> _Supplied text_:
= = = = =

N0EFD
Will Dunn
Mike Malsbury
Jimmie D Bogue
Joe G Brown Jr Larry DeBoni
Bob Runyon
David Lee Foster
Mike Linger Dick Whitten
Bill Wolfram Ed Seaward
Will Dunn
Cpl
3/66 - 4/67 |
I had an
amateur license and the station at 29 Palms was closed because of lack
of operators. I responded to a request in the base paper for anyone
with a ham ticket to help run phone patches at K6MCA from KR6MH Okinawa
for families of Marines left behind when several units from 29 Palms
moved to Camp Hansen Okinawa in the fall of 1964. K6MCA was the
amateur/MARS station at 29 Palms.
When my
155mm artillery unit (K Battery, 4/11) was ordered to Okinawa in July of
1965, I was transferred to Special Services, 1st Mar Div and sent up to
Camp Schwab, Okinawa to run patches at KR6MB (which had been closed for
lack of licensed operators) for the 5th Marines and 1st Force Recon Battalion.
When the
1st Mar Div moved to Chu Lai in March 1966, Rick Norris, Mike Malsbury
and I packed up a Collins S-Line and Henry 2-K linear into a converted
radio van.
Loaded
the van on board APA 27 (the greasy USS George Clymer,
best food in the Navy)
and were three days going down
to Chu Lai. Loaded a
radio jeep and generator aboard
an LCVP and went in to
the beach. We dropped the
ramp and I drove ashore
through the water, the
generator still worked
later amazingly,
and we established N0EFD at Chu Lai.
While at
Chu Lai we were working both Pendleton and 29 Palms.
We used
13.927 and 14.385 for patches to the states.
Camp Pendleton had that
big rhombic with 11 to 13 dB
gain and we could work
patches for about 2 hours 30
minutes to 2 hours 45
minutes daily. We always got a
couple of extra calls in
because of the extra gain of
that
rhombic.

= = = = =

> _Problem 1_:
Answer these from the N0EFD account, one line each:
(a) Which ship carried the van to Chu Lai?
(b) Which frequencies were used for patches to the states?
(c) In what month and year was the artillery unit ordered to Okinawa?
> _Problem 2_:
Does the N0EFD account support each statement? Answer yes or no and quote the words that decide it.
(a) K6MCA was the station at 29 Palms.
(b) The trip down to Chu Lai took five days.
(c) The generator stopped working after the drive ashore.

= = = = =

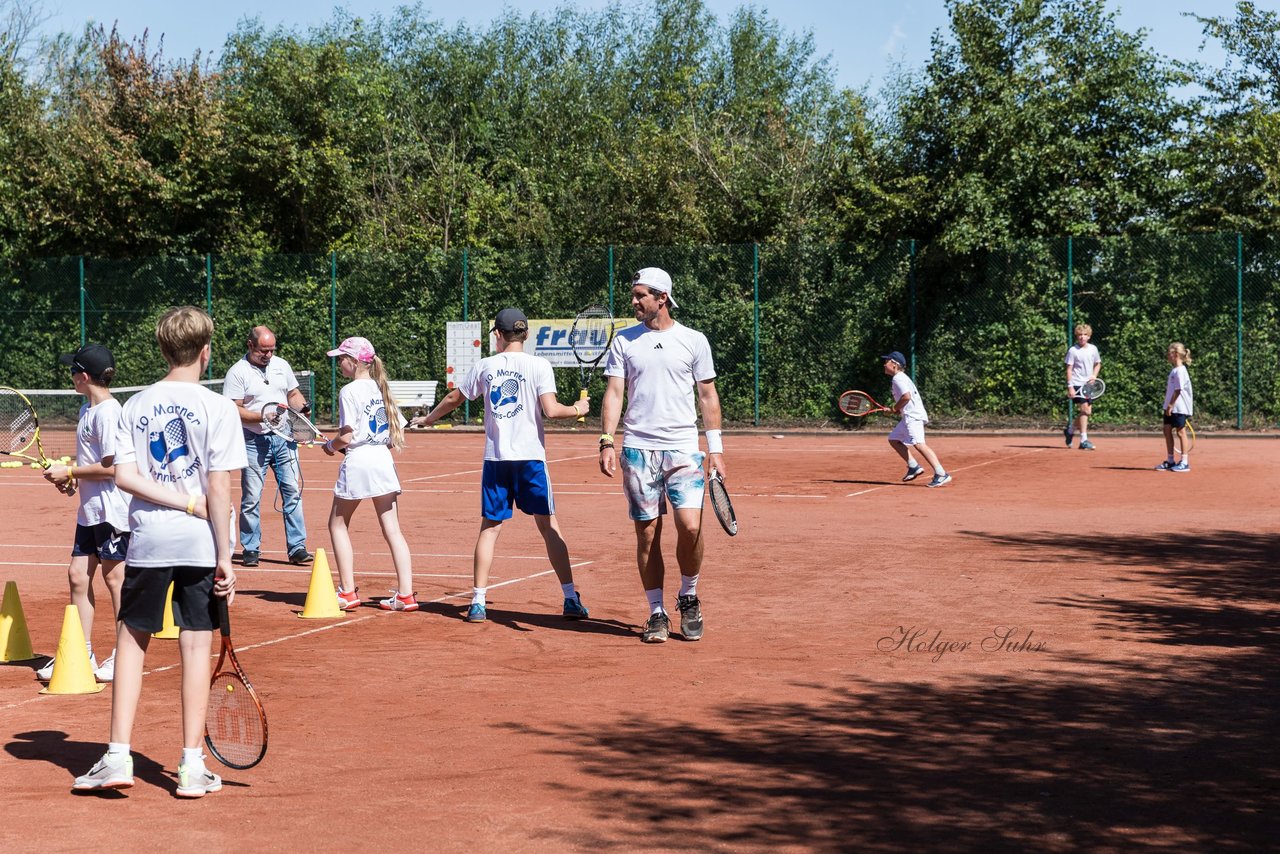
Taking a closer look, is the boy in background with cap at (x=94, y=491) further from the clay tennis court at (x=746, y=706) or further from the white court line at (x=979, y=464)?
the white court line at (x=979, y=464)

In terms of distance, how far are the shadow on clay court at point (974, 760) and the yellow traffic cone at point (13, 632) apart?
3.16 m

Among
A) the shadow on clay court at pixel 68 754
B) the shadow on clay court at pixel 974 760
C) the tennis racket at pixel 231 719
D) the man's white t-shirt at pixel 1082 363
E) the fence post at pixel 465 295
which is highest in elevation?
the fence post at pixel 465 295

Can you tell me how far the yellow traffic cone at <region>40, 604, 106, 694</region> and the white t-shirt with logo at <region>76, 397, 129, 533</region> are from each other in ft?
1.47

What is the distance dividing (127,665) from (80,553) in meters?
2.19

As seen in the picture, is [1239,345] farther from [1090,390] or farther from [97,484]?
[97,484]

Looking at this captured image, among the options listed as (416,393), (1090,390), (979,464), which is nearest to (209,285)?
(416,393)

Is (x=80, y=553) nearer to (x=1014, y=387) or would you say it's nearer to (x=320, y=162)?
(x=1014, y=387)

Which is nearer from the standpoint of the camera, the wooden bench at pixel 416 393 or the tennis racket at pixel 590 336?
the tennis racket at pixel 590 336

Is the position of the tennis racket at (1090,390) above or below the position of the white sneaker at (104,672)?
above

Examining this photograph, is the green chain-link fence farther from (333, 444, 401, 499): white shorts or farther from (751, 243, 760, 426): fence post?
(333, 444, 401, 499): white shorts

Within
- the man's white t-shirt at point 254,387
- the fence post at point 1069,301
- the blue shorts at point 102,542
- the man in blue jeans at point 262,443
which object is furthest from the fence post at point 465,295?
the blue shorts at point 102,542

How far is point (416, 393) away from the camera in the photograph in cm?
2939

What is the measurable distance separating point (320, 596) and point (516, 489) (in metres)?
1.40

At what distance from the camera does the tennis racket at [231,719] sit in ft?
17.9
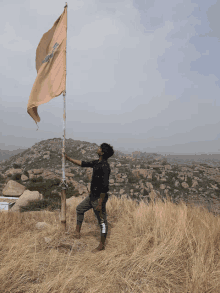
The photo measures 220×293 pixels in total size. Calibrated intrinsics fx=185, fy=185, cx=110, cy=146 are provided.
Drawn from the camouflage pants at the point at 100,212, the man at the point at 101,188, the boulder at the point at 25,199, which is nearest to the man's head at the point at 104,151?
the man at the point at 101,188

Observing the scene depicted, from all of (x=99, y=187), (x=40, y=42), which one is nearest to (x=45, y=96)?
(x=40, y=42)

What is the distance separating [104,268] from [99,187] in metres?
1.32

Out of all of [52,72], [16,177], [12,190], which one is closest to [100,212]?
[52,72]

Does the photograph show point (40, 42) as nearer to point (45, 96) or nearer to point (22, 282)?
point (45, 96)

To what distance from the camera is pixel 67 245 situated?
3.56 metres

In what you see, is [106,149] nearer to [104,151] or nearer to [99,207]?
[104,151]

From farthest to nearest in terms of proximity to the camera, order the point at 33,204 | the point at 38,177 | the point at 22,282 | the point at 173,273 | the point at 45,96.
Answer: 1. the point at 38,177
2. the point at 33,204
3. the point at 45,96
4. the point at 173,273
5. the point at 22,282

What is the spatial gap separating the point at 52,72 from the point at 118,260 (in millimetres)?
4204

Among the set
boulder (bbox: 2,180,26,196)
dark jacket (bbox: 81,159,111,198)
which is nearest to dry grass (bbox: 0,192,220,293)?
dark jacket (bbox: 81,159,111,198)

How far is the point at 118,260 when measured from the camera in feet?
9.60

= = = = =

> _Answer 1_:
(a) APA 27, the USS George Clymer
(b) 13.927 and 14.385
(c) July 1965

> _Answer 2_:
(a) Yes: "K6MCA was the amateur/MARS station at 29 Palms."
(b) No: "were three days going down"
(c) No: "the generator still worked"